Parenting Culture Studies

Author : Ellie Lee,Jennie Bristow,Charlotte Faircloth,Jan Macvarish
Publisher : Springer Nature
Page : 393 pages
File Size : 43,6 Mb
Release : 2023-12-26
Category : Social Science
ISBN : 9783031441561

Get Book

Parenting Culture Studies by Ellie Lee,Jennie Bristow,Charlotte Faircloth,Jan Macvarish Pdf

Now in its second edition, Parenting Culture Studies seeks to understand how parenting is taken as a particular mode of childrearing that reflects broader social trends. Ten years after the initial volume's groundbreaking publication, the authors once again closely examine how the main aspects of parenting have been established, explored, and critically evaluated.
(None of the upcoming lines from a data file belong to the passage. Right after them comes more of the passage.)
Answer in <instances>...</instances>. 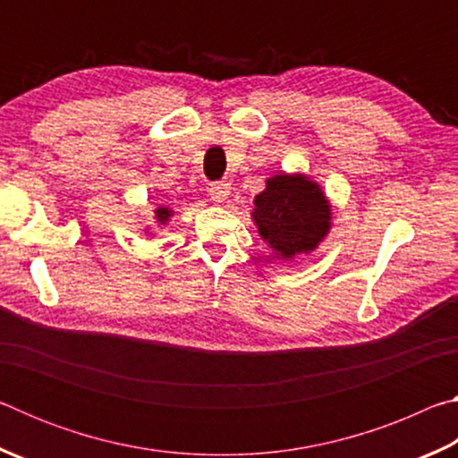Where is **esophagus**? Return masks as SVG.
<instances>
[{"mask_svg": "<svg viewBox=\"0 0 458 458\" xmlns=\"http://www.w3.org/2000/svg\"><path fill=\"white\" fill-rule=\"evenodd\" d=\"M210 196L216 201H224V199L230 196V183H226V182H214L210 185Z\"/></svg>", "mask_w": 458, "mask_h": 458, "instance_id": "1", "label": "esophagus"}]
</instances>
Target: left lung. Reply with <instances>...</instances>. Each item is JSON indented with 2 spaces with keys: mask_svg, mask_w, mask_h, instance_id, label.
I'll use <instances>...</instances> for the list:
<instances>
[{
  "mask_svg": "<svg viewBox=\"0 0 458 458\" xmlns=\"http://www.w3.org/2000/svg\"><path fill=\"white\" fill-rule=\"evenodd\" d=\"M252 220L275 259L291 260L315 250L329 234L331 206L319 183L307 175L278 174L254 196Z\"/></svg>",
  "mask_w": 458,
  "mask_h": 458,
  "instance_id": "8db88e82",
  "label": "left lung"
}]
</instances>
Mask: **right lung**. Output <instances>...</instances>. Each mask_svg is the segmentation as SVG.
<instances>
[{"label": "right lung", "instance_id": "1", "mask_svg": "<svg viewBox=\"0 0 458 458\" xmlns=\"http://www.w3.org/2000/svg\"><path fill=\"white\" fill-rule=\"evenodd\" d=\"M169 216H172V210H169V208H165V206H159L157 210H155V220H157L161 226H164V224L169 220Z\"/></svg>", "mask_w": 458, "mask_h": 458}]
</instances>
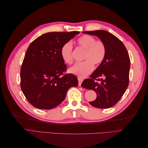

Chapters revisit phenomena such as intensive parenting and politics around parenting, as well as controversial issues including policing pregnant women's bodies and parental determinism. In addition to updates throughout the volume, including those addressing literature that has built from the book’s original publication, the book features a new third part discussing parents dealing with risk assessment, school closures, contradictory care arrangements, and vaccine hesitancy during the COVID-19 pandemic.